The concentrations analysed in the formulations of Group 2, Group 3 and Group 4 were in agreement with target concentrations and the formulations of Group 2 and Group 4 were homogeneous.

There was no test item-related mortality in any group.

There were no test item-related clinical signs.

Despite a slightly lower body weight gain between L0 and L4 in the 200 and 400 mg/kg/day groups, there was an overall dose-related higher mean body weight gain during the lactation period in the treated groups when compared with the control group. Terminal mean body weights of treated females were therefore comparable with, or slightly higher than, that of the control group.

There were non-adverse test item-related changes on the haematological and serum clinical chemistry parameters.

No differences in Total T4 levels were noted among the different groups of adult males or among the different groups of PND 13 pups.

No toxicologically relevant effects on hearing ability, pupillary reflex, static righting reflex, grip strength or open field tests were observed for the males or females at any dose level.

There were no test item-related effects on mating performance of the males and females or on fertility in any group.

There were 9, 9, 7 and 9 females in the control, 100, 200 and 400 mg/kg/day groups, respectively, that successfully completed delivery with liveborn pups.

There was an incidentally lower number of implantation and consequently litter size in the 400 mg/kg/day group when compared with control.

There were no test item-related effects on pre-birth loss and pup viability.

There was an incidentally lower mean pup body weight in all treated groups compared with the control.

There were no test item-related effects on areola/nipple retention.
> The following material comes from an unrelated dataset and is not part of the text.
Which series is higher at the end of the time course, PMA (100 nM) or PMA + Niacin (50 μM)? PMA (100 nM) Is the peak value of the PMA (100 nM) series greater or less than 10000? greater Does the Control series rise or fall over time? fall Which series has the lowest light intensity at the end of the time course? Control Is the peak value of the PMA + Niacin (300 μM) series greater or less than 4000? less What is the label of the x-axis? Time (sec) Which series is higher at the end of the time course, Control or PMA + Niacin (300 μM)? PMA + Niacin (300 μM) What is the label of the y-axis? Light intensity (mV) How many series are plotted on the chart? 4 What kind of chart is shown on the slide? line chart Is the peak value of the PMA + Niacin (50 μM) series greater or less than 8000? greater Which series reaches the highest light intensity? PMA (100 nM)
None of the examined male pups had nipples observed at PND 13.

There was no test item-related effect on anogenital distance (normalized for body weight) for the male and female pups.

At 400 mg/kg/day, treatment-related non-adverse changes were observed in the liver, such as minimal or slight centrilobular hepatocellular vacuolation and increased incidence of minimal glycogen deposits. These changes correlated with the slight increase in liver weight in both sexes.
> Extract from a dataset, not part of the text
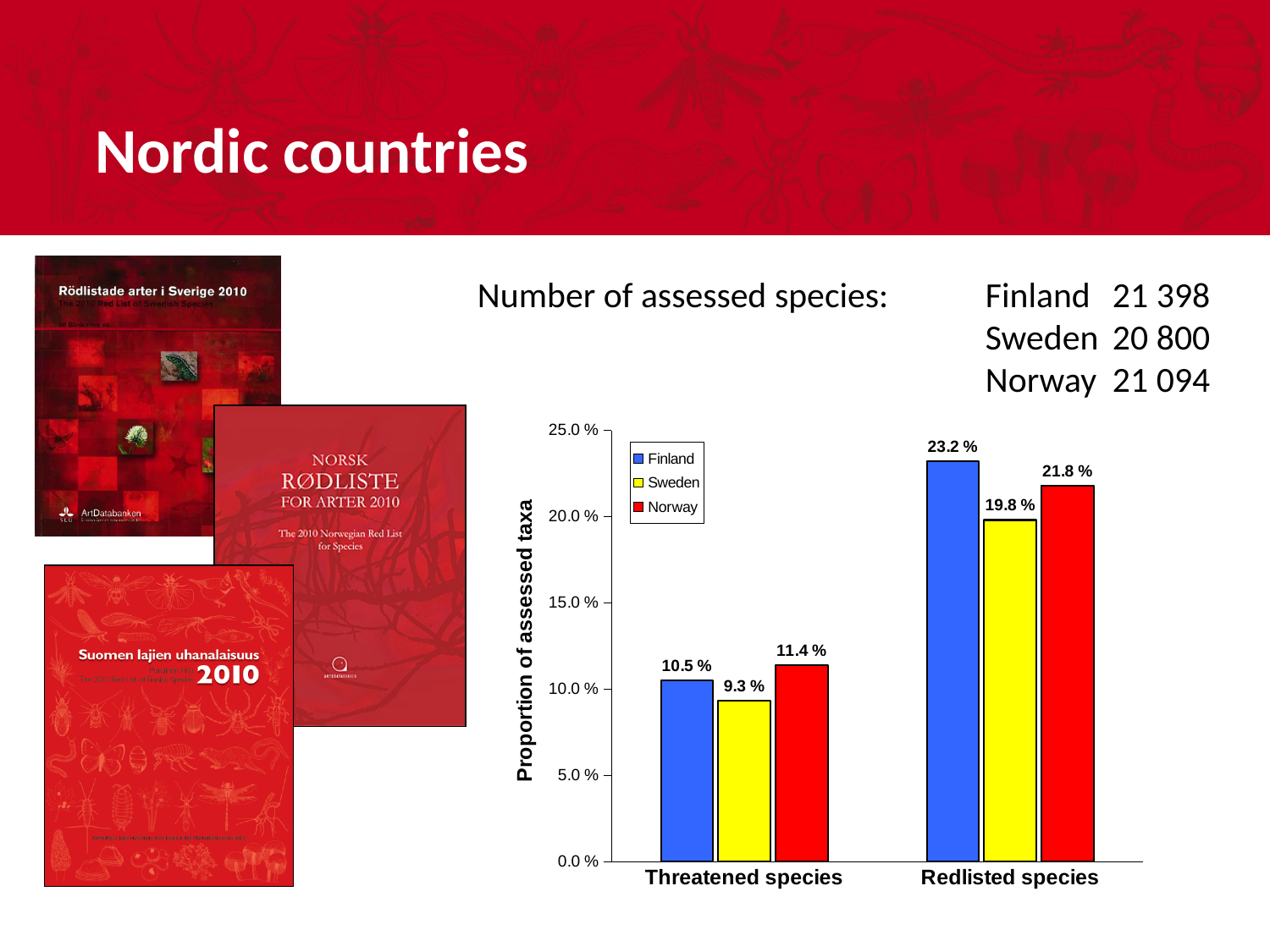
What is the proportion of redlisted species for Norway? 21.8 % What is the proportion of redlisted species for Sweden? 19.8 % What kind of chart is shown on the slide? Bar chart Which country has the highest proportion of redlisted species? Finland How many categories are shown on the x axis? 2 What is the label of the y axis? Proportion of assessed taxa What is the difference between Finland's and Sweden's proportion of redlisted species? 3.4 % How many series does the legend list? 3 Which is larger: Norway's proportion of threatened species or Finland's proportion of threatened species? Norway's What is the difference between Norway's and Sweden's proportion of threatened species? 2.1 % Which country has the lowest proportion of threatened species? Sweden What is the proportion of threatened species for Finland? 10.5 %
The microscopic evaluation of the liver in rats treated at 100 or 200 mg/kg/day is suggested in order to evaluate the presence of treatment-related liver changes at these doses.

Conclusion

Under the experimental conditions of the study, the daily oral (gavage) administration of the test item, EnvaMul 600, to the rat during pre-mating (males and females), during pregnancy and lactation (females) at doses of 100, 200 and 400 mg/kg/day induced no parental, reproduction or developmental toxicity. Based on these results, a parental, reproduction and developmental No Observed Adverse Effect Level (NOAEL) of at least 400 mg/kg was derived.

Endpoint conclusion

Endpoint conclusion:

no adverse effect observed

Dose descriptor:

NOAEL

300 mg/kg bw/day

Study duration:

subchronic

Species:

rat

Repeated dose toxicity: inhalation - systemic effects

Endpoint conclusion

Endpoint conclusion:

no study available

Repeated dose toxicity: inhalation - local effects

Endpoint conclusion

Endpoint conclusion:

no study available

Repeated dose toxicity: dermal - systemic effects

Endpoint conclusion

Endpoint conclusion:

no study available

Repeated dose toxicity: dermal - local effects

Endpoint conclusion

Endpoint conclusion:

no study available

Additional information

Justification for classification or non-classification

In an OECD 422 study with 35 days exposure of males and >51 days exposure of females, no adverse effects were seen at the high dose group (400 mg/kg bw/d); likewise, the NOAEL of 300 mg/kg bw/d for systemic toxicity was found in a subchronic study (OECD TG 408) and thus, the substance does not require classification for specific target organ toxicity, repeat exposure (STOT RE) according to CLP (Regulation EC No. 1272/2008).